In which of Hungary’s museums and with what kind of exhibitions might it be possible to appropriately commemorate the great historical anniversaries being marked in 2014?

MúzeumCafé 39.

Archaeologist István Gedai, former director of the Hungarian National Museum and vice-president of the National Memorial Site Commemorative Committee, believes anniversaries provide us with the opportunity to recall significant historical events as well as personalities.

 

Historian László Csorba, director of the Hungarian National Museum, is glad the question is raised, since it makes it obvious that museums have tasks in connection with great historical anniversaries.
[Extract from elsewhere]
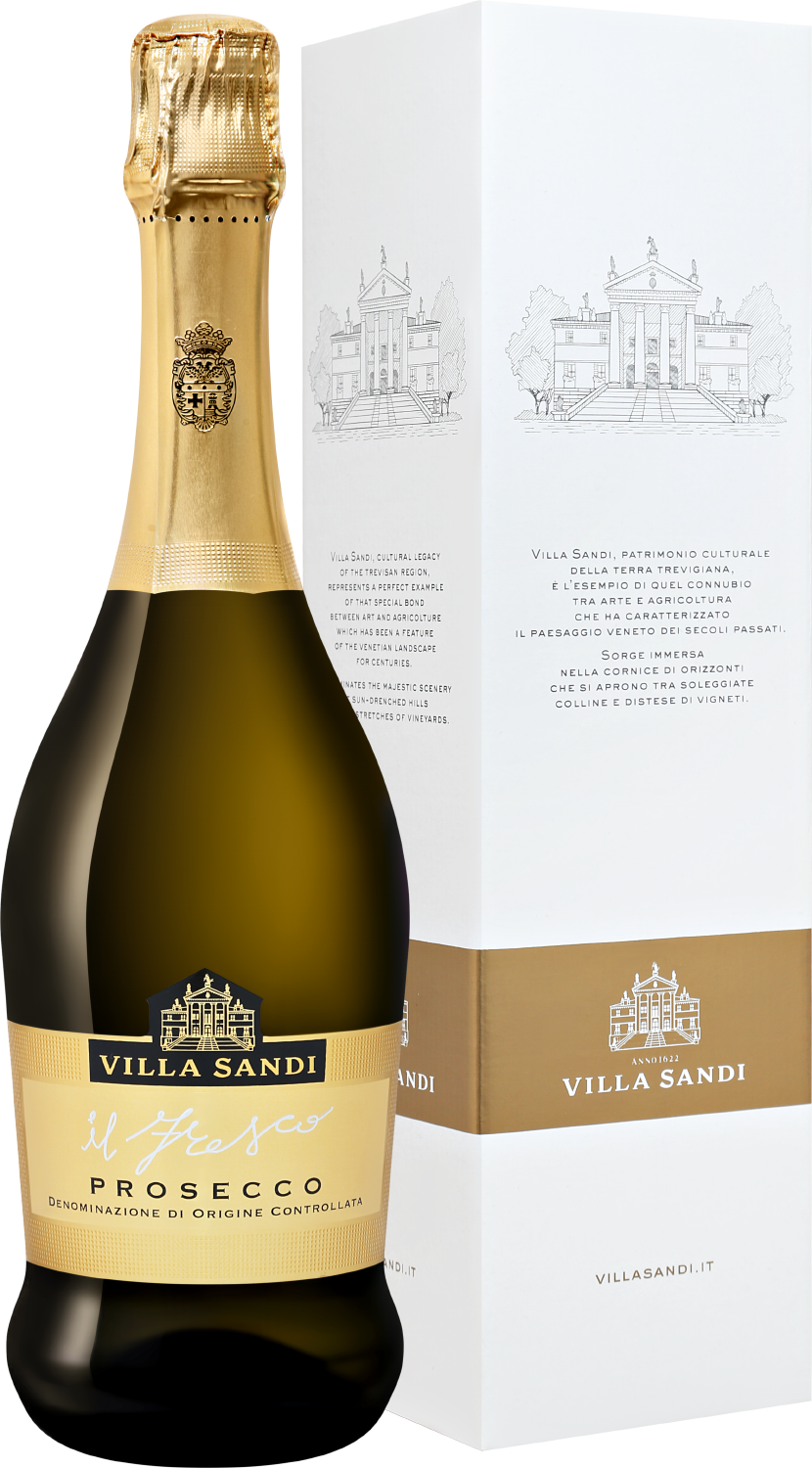 Игристое вино белое брют Villa Sandi Il Fresco Prosecco DOC (gift box)  урожая 2022 года 0.75 л (Вилла Санди Иль Фреско Просекко DOC в подарочной  упаковке), купить в магазине в Москве -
The two truly important anniversaries in 2014 – the centenary of the start of World War I and the 70th anniversary of the annihilation of the majority of Hungarian Jews – concern past events which provide meaning for our time.

 

Szilvia Peremiczky, director of the Hungarian Jewish Museum, thinks that the issues of the First World War and its consequences, plus the living burden of the Shoah and the injunction of ‘Never again!’ – emphasised in connection with the Holocaust – constitute a categorical imperative for us to commemorate with the obligation of encouraging remembrance.

 

According to Róbert Hermann, deputy scientific director of the Military History Institute and Museum, the First World War was a highlighted theme of Hungarian public commemorations in the interwar period. He believes it would be a mistake to have done with the anniversary with just one major central event. In practice, there is no large national public collection which would not be able to stage a relevant exhibition using its own material. Moreover, the Great War didn’t involve only the capital, but the whole of Hungary. Recalling the Great War could generate a new type of culture of remembrance (or localise it afresh).